The other core area covered on day two was patient consultations, in which professors and PharmD student volunteers explained the most effective ways to communicate with pharmacists and how to measure accurate dosages at home. Afterward, the students were able to practice consultations with their grandparents in the School’s communication lab, using their compounded gummy as the drug.
“We knew the young kids would love it, with the hands-on activities, but I think the grandparents might have gotten even more out of it than their grandkids because there is so much about medication that they’re curious about,” says Mott. “I remember walking into one of the classrooms and all the older adults were sitting together, and Jess Bergsbaken and one of the students, they were all talking about medication therapy, how to utilize a pharmacist, what to talk about to a physician, strategies to remember to take meds. It was really cool.”
Back in session
Plans for the 2024 sessions are already underway, which will look largely the same, with a few tweaks to make the memories a bit sweeter.
“One of our takeaways was that we need to do a little bit more upfront planning on the flavoring of gummies,” Elder chuckles. “When you make a medication, you don’t want it to taste too good, because then the children don’t think of it as a medication, so that’s a principle that we wanted to get across, in the gummies.
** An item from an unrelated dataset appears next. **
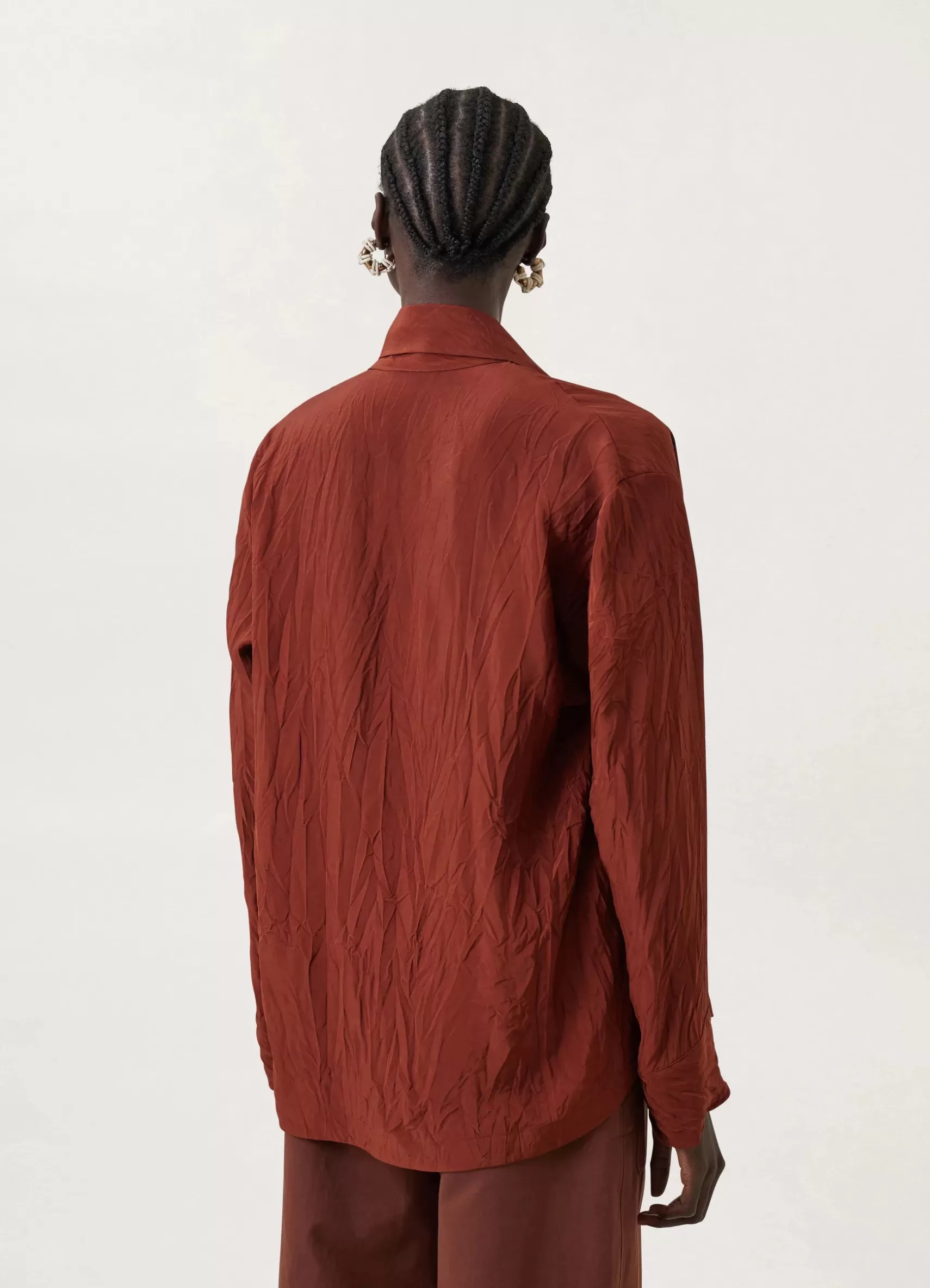 Blouse With Knotted Scarf<LEMAIRE Sale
But we also wanted to make them a little more palatable than they ended up being.”
Mott has another goal in mind for the 2024 event: to see more Pharmacy alumni faces.
“This is a way for us to communicate what pharmacy is all about to young people and their families.”
—Dave Mott
“We want to see more School of Pharmacy alumni sign up and bring their grandkids to the program,” says Mott. “I want our alumni to see what we’re doing to expose the younger generation to their career.”
Registration emails for the 2024 event are set for February 20, and although the sign-up deadline is seven days later, the event usually fills up within hours.
“I’ve already got the dates blocked off on my calendar for next summer,” jokes Elder. “I’m making sure that I’m available.”